Dexter is a man of action, a self-made man who can change his life by going to an elite college and investing cleverly in business. But he can only do those things because he is, specifically, a man. Judy Jones has the same kind of restless, melancholy spirit that Dexter does. But because she is a pretty lady, she becomes an object to be admired (by men like Dexter). Her great talent is her physical beauty, and it is through her body that she tries to find emotional fulfillment. What is this, the 1920s? Oh. Yeah, it is.

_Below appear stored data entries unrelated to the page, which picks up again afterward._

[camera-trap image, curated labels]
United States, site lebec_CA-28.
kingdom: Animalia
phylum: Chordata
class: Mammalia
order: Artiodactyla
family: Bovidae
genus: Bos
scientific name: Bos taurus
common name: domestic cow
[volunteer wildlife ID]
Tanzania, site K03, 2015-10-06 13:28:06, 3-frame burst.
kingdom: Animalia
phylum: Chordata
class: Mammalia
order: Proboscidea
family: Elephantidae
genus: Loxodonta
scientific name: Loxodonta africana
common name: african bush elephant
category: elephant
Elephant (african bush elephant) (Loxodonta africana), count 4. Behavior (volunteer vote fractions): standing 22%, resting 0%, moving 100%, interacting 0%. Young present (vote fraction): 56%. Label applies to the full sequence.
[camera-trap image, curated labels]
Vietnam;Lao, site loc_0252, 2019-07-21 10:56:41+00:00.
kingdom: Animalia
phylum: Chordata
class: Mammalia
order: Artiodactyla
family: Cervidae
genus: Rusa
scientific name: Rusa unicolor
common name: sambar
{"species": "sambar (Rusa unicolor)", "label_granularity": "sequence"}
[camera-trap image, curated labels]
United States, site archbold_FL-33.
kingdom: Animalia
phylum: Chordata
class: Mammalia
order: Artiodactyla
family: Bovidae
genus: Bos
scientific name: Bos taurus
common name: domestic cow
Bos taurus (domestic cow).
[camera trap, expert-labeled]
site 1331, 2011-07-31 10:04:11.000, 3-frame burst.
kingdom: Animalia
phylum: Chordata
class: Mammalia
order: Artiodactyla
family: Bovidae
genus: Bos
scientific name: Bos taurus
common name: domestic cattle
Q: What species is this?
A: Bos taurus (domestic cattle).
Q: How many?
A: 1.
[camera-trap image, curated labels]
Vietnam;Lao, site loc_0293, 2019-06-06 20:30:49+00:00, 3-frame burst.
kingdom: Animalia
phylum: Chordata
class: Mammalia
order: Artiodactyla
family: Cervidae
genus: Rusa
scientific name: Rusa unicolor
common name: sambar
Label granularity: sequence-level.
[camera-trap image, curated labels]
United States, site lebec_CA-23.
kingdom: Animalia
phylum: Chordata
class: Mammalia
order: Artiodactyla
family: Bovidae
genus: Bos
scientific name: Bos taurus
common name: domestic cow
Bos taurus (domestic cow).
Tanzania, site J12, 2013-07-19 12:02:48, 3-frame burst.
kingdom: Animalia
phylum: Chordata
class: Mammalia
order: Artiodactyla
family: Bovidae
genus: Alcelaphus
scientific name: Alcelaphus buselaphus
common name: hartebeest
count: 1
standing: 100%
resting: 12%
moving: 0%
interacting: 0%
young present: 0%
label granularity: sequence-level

The other main female character in "Winter Dreams," Irene Scheerer, represents another possible, socially acceptable role for upper class women in the 1920s: wife and mother. Irene is welcoming, friendly, and clearly destined to be great with her kids. While in many ways, Judy and Irene seem like absolute opposites, they share the same essential trait. Their characters are defined in relation to the story's central male figure, Dexter. We have no sense of how Judy and Irene think as rounded characters. The fact that they are women limits their ability to move through multiple social spaces the way that Dexter can.
Judy is a total diva. But her assumption that beauty means (or should mean) happiness is just the 1920s female equivalent to Dexter's belief that money means happiness.
Judy is looking for the same kind of emotional fulfillment from her many partners that Dexter seeks in his business investments. Their two separate responses to the same feeling of loneliness and isolation is the result of gender difference.